### Work order:
Output every line from the beginning of the records through the line that contains "style='width:100%;'><br>Katseye - Gabriela</a></div><div", exactly as it appears.

### Extracted data entries:
Content starts
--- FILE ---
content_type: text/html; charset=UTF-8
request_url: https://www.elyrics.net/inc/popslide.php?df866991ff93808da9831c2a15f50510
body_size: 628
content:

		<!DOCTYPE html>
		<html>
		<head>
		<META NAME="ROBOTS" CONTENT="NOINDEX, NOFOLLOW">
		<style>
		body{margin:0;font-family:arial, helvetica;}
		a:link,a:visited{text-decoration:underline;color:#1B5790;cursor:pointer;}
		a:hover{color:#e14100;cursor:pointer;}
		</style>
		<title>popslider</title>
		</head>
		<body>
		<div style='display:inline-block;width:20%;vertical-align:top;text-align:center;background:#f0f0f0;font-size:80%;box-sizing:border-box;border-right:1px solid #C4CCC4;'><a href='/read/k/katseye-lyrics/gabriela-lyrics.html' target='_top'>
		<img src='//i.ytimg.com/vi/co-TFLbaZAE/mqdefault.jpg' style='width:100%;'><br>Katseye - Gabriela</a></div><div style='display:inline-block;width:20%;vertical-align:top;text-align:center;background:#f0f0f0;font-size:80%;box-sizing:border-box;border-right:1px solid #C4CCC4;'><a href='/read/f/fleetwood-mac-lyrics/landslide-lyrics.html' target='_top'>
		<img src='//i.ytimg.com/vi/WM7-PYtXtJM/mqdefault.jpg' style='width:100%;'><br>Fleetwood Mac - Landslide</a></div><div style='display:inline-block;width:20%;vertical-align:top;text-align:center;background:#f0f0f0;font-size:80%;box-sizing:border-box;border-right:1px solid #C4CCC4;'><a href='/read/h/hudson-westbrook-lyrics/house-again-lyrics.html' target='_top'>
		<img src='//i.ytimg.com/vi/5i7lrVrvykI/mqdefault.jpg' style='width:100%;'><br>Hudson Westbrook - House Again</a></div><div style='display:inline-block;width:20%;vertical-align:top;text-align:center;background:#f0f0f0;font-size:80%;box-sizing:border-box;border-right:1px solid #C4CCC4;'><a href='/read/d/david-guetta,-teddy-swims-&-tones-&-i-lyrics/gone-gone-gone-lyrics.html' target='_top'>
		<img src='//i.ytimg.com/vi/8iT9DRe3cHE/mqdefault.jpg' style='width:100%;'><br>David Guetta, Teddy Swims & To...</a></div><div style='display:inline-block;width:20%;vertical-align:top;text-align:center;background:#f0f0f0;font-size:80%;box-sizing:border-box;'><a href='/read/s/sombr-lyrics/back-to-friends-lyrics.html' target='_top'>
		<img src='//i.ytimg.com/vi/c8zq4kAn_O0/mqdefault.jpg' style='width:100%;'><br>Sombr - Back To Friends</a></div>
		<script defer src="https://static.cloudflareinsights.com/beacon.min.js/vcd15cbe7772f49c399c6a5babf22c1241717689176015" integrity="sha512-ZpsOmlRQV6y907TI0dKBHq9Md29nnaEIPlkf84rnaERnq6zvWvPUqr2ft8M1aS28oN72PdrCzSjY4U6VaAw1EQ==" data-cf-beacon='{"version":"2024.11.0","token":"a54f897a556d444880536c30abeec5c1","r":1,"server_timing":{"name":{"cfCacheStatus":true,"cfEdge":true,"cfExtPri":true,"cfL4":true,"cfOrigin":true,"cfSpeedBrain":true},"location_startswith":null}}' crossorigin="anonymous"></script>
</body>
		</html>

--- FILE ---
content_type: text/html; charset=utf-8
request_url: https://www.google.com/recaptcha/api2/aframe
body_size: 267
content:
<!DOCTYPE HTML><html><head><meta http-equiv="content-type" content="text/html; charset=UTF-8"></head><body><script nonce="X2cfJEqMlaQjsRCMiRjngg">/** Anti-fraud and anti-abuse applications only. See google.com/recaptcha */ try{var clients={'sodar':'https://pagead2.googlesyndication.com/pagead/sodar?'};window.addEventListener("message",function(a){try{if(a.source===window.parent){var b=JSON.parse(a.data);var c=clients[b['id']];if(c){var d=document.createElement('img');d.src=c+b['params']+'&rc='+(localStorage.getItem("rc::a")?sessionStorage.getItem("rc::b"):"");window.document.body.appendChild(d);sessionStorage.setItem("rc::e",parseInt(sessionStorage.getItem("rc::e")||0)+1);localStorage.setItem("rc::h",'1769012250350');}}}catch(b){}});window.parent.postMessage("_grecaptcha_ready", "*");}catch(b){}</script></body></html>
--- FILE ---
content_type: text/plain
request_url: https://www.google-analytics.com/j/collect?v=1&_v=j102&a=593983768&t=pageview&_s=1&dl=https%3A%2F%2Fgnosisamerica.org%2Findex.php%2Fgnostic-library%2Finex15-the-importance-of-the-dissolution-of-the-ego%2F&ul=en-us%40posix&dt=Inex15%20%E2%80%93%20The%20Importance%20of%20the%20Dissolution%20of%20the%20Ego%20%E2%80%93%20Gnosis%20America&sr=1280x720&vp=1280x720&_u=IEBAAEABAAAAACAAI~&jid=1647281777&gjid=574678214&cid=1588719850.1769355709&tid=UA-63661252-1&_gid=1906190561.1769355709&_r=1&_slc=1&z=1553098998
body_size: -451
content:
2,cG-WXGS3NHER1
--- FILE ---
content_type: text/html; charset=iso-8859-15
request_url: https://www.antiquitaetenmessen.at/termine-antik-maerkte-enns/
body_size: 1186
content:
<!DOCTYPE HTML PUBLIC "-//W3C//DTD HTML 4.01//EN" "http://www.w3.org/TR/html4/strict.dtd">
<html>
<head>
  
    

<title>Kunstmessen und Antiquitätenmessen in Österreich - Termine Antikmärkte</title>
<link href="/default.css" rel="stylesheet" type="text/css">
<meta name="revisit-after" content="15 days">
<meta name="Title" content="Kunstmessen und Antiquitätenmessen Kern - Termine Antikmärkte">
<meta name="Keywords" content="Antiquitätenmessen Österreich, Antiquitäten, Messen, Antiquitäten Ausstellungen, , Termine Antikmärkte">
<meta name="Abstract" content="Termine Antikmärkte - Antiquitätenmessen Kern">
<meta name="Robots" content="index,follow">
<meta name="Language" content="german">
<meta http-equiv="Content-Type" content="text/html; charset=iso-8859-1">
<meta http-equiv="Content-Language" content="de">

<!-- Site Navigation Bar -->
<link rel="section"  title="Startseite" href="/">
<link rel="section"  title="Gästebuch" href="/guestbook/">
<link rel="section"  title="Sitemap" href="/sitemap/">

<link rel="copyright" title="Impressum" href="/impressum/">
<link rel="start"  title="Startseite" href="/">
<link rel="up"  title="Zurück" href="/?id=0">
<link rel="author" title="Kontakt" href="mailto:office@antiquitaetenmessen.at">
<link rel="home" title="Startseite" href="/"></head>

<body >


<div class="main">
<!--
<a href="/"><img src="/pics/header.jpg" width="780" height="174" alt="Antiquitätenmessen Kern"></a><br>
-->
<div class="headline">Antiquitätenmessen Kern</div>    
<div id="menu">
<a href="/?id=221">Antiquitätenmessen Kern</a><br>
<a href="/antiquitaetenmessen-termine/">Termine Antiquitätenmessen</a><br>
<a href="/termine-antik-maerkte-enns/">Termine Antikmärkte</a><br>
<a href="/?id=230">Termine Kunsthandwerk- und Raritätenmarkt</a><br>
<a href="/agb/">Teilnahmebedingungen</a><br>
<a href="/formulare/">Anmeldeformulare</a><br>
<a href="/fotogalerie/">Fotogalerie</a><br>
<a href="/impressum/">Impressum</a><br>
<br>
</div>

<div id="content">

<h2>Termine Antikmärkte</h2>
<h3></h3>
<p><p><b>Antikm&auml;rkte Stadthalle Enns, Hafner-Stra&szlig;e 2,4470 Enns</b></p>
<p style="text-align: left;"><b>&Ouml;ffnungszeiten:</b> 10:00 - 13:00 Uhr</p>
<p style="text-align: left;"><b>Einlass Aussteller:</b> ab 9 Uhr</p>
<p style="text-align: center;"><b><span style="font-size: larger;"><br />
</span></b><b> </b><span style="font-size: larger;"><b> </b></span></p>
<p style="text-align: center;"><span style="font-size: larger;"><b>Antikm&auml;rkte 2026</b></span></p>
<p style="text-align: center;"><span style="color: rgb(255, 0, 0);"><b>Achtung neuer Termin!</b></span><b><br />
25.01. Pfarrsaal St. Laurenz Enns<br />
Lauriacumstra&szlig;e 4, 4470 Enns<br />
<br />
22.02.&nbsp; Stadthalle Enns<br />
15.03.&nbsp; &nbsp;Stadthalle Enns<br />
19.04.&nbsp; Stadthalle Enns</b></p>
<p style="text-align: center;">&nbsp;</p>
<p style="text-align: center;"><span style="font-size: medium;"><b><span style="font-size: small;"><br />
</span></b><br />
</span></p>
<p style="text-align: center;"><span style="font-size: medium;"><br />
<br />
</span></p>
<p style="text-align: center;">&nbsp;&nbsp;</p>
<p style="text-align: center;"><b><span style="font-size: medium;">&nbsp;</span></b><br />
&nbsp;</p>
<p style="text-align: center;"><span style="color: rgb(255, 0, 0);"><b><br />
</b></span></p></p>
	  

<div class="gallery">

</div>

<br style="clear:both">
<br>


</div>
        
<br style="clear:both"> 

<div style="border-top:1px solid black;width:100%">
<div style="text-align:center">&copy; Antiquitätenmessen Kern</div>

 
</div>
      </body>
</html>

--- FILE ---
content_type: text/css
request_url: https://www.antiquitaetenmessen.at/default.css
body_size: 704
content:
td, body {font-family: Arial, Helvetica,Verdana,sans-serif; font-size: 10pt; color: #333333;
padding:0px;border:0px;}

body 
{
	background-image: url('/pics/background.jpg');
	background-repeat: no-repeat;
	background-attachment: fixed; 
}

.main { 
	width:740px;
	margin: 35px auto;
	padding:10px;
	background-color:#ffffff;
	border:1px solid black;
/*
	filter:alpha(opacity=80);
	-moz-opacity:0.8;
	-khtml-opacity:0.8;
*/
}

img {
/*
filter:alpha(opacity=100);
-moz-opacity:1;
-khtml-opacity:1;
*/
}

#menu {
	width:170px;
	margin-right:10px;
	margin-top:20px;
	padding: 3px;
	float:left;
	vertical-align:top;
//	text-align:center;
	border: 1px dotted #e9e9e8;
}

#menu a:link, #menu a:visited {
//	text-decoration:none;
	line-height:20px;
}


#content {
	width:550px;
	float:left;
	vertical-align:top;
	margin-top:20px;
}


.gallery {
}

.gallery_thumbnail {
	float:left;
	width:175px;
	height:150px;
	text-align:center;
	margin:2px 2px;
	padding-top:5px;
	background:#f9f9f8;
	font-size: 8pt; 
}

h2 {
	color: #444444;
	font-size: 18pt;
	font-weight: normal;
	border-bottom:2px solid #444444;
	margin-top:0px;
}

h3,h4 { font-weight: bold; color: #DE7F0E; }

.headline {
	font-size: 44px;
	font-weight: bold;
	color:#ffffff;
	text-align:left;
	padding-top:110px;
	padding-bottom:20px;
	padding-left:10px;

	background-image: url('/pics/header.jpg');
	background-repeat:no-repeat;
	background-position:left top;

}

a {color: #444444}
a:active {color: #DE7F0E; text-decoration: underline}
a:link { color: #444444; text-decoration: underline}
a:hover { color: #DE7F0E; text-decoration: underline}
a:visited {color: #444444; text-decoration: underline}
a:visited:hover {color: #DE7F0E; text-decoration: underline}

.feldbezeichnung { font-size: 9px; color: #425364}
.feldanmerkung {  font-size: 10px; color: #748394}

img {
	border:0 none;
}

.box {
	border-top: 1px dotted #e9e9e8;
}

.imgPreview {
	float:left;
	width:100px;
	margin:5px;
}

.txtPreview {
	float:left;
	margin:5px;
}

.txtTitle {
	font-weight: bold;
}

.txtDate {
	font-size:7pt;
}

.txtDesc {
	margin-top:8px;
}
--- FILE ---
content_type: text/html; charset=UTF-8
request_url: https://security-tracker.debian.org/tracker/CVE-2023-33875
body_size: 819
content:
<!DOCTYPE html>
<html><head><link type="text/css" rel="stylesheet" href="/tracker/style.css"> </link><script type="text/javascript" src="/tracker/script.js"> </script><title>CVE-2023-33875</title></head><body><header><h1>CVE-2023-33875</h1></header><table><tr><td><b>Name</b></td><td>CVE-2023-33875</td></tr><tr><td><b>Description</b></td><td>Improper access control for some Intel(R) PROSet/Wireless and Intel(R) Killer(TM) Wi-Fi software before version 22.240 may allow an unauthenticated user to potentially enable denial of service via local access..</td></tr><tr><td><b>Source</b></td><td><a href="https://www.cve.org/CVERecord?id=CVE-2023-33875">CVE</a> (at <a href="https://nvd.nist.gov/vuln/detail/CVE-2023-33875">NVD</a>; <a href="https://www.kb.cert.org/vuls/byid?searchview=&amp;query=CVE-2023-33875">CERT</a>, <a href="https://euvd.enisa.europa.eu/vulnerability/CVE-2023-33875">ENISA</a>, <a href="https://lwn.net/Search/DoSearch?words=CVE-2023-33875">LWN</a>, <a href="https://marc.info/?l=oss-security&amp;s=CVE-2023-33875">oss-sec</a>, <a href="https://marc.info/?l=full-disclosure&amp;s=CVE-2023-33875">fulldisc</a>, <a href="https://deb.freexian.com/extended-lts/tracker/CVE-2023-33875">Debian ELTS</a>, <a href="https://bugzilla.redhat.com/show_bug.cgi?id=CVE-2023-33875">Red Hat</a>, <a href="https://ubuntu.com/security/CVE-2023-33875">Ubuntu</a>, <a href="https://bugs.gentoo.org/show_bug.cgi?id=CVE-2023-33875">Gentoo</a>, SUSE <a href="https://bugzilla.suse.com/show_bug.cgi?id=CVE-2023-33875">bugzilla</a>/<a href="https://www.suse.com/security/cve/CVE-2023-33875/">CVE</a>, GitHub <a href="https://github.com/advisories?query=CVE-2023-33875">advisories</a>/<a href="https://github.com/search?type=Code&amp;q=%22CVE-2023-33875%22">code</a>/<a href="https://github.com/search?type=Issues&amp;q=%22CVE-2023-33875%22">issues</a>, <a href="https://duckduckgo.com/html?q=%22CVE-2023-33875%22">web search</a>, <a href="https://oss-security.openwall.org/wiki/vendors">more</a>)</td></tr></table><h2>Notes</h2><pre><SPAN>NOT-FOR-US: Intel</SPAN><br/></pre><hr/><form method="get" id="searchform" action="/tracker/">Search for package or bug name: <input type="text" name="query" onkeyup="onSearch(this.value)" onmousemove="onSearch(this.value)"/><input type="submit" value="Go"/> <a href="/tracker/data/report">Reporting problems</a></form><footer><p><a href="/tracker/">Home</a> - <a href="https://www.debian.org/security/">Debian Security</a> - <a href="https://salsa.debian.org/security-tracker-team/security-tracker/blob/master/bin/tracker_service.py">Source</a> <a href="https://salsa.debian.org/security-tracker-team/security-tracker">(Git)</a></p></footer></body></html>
Content ends
### Task response:
--- FILE ---
content_type: text/html; charset=UTF-8
request_url: https://www.elyrics.net/inc/popslide.php?df866991ff93808da9831c2a15f50510
body_size: 628
content:

		<!DOCTYPE html>
		<html>
		<head>
		<META NAME="ROBOTS" CONTENT="NOINDEX, NOFOLLOW">
		<style>
		body{margin:0;font-family:arial, helvetica;}
		a:link,a:visited{text-decoration:underline;color:#1B5790;cursor:pointer;}
		a:hover{color:#e14100;cursor:pointer;}
		</style>
		<title>popslider</title>
		</head>
		<body>
		<div style='display:inline-block;width:20%;vertical-align:top;text-align:center;background:#f0f0f0;font-size:80%;box-sizing:border-box;border-right:1px solid #C4CCC4;'><a href='/read/k/katseye-lyrics/gabriela-lyrics.html' target='_top'>
		<img src='//i.ytimg.com/vi/co-TFLbaZAE/mqdefault.jpg' style='width:100%;'><br>Katseye - Gabriela</a></div><div style='display:inline-block;width:20%;vertical-align:top;text-align:center;background:#f0f0f0;font-size:80%;box-sizing:border-box;border-right:1px solid #C4CCC4;'><a href='/read/f/fleetwood-mac-lyrics/landslide-lyrics.html' target='_top'>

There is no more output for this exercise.